▶ _TRABALHO SOLICITADO_: Transcreva, sem qualquer alteração, o trecho que vai da linha que contém "Which, point 408,281" até a última linha, incluindo ambas.

----------------

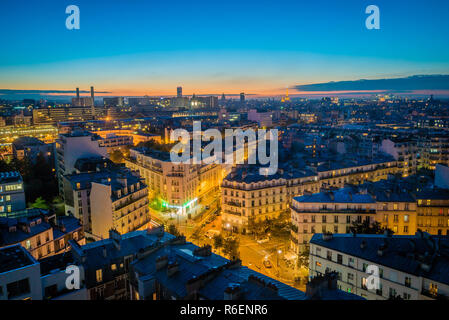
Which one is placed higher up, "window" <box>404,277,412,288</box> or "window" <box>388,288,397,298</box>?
"window" <box>404,277,412,288</box>

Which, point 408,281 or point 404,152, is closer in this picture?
point 408,281

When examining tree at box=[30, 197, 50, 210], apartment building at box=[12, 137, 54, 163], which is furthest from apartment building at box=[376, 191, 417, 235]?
apartment building at box=[12, 137, 54, 163]

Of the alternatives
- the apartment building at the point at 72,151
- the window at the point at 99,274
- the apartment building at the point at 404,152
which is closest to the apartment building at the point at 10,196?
the apartment building at the point at 72,151

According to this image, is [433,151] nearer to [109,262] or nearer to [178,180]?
[178,180]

----------------

▶ _RESULTADO DO EXERCÍCIO_:
Which, point 408,281 or point 404,152, is closer in this picture?
point 408,281

When examining tree at box=[30, 197, 50, 210], apartment building at box=[12, 137, 54, 163], which is furthest from apartment building at box=[376, 191, 417, 235]?
apartment building at box=[12, 137, 54, 163]

Of the alternatives
- the apartment building at the point at 72,151
- the window at the point at 99,274
- the apartment building at the point at 404,152
which is closest to the apartment building at the point at 10,196?
the apartment building at the point at 72,151

According to this image, is [433,151] nearer to [109,262] or nearer to [178,180]?
[178,180]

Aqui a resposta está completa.